El Apocalipsis de la intimidad


De la instalación El ojo caleidoscópico, Los Carpinteros 
(Marco Antonio Castillo Valdés y Dagoberto Rodríguez Sánchez), 
2009, Mori Art, Tokio

No es el derrumbe del muro de Berlín. Tampoco es el Break down the wall! de Pink Floyd. Es un muro que se rompe con sordina. Los adoquines desbaratados se lanzan en todas direcciones dando lugar al agujero. Pero no cesan de hacerlo.
Se trata de una intervención plástica de Los Carpinteros (un colectivo cubano) cuyo artificio hace, precisamente, que el estallido esté sucediendo. Todo el tiempo. Los adoquines flotan en el aire, dispuestos a caer pero no caen.
Es parecido a lo que pasa en El siglo de las Luces. Alejo Carpentier relata un cuadro, Explosión de una catedral, que crispaba a los protagonistas de la novela, tal vez porque fuera un presagio de algo innominado. La pintura era del olvidado Monsù Desiderio (siglo XVI), que pintaba ruinas una y otra vez. Ruinas de ciudades, de templos, de mitos fundadores.
Explosión de una catedral es una imagen exasperante. Tal vez por su fijeza. Aquellas columnas, como estos adoquines ahora, se detenían en el espacio y en el tiempo como si fueran eternas.
¿Qué tiene que ver este efecto perturbador con la historia del cuerpo que pretendemos en este blog?Mucho, porque uno bien podría pensar que ese muro es el que, hasta un momento antes, amparaba el cuerpo íntimo. Antes de la detonación, todavía a fines del siglo XX, abríamos la ventana y nos apoyábamos en el alféizar a mirar cómo pasaba el mundo.
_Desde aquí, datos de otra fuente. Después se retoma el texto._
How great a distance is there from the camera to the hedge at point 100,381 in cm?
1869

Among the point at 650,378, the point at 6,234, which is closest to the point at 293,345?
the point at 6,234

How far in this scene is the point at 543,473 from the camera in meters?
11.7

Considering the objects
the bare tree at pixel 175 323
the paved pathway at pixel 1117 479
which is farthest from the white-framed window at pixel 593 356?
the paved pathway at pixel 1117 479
Había un Yo en un espacio privado claramente diferente del espacio público. Como si hubiera un muro que separara casa de la calle, de los Otros. 
Ahora no. Ahora nuestro cuerpo está arrasado por los bytes que nos taladran la carne sin que nos demos cuenta, por los ojos electrónicos que nos miran pertinazmente sin que nos importe. Ya no hay, pues, un cuerpo privado. Y lo que sugieren estos adoquines detenidos, que caen y no caen, es la apocalíptica inmovilización de una catástrofe, la caída de la intimidad.
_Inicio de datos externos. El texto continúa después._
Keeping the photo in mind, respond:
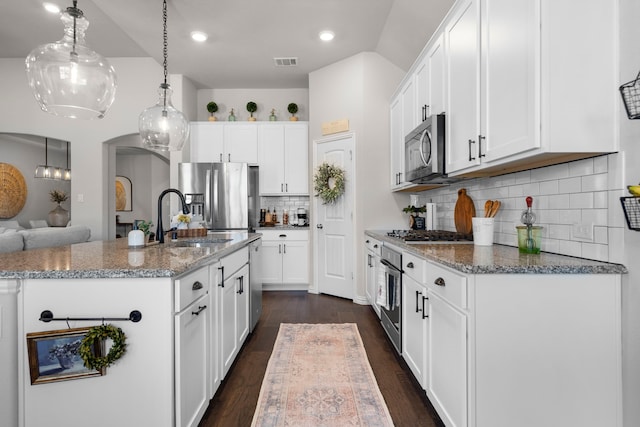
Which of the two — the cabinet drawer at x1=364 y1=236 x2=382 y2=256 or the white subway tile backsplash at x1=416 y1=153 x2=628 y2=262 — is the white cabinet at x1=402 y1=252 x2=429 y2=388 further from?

miércoles, 9 de mayo de 2012

La subversión del mundo


El cumpleaños, Marc Chagall, 1915, 
Museum of Modern Art, Nueva York

Los cuerpos flotan. Ondulan. Flamean. Son inverosímiles, surreales. Marc contorsiona el beso. Bella liviana el aire, ingrávida.
Y los objetos. Ningún objeto acata la perspectiva. La torta de cumpleaños sobre la mesa, el plato, el vaso. El bolsito de ella está en el borde del mantel y de la tabla, también inestable. No hay un sistema de objetos. Al contrario, más allá de su funcionalidad, hay un secreto en ellos que sólo saben los amantes.
El único objeto real es el ramo de flores que Marc le regaló a Bella. En este contexto sobrenatural parece real precisamente porque es un símbolo, la imagen de los cuerpos enamorados.
También el tiempo es surreal: en una ventana, la de la calle, es de noche; día en la otra.
Pintar los cuerpos alados sin alas y sin tiempos no es más que pasar al lienzo los versos que escribía/pintaba Marc Chagall (1887/1985): “Abría la ventana y junto con Bella entraban en mi cuarto azul de cielo, amor y flores”.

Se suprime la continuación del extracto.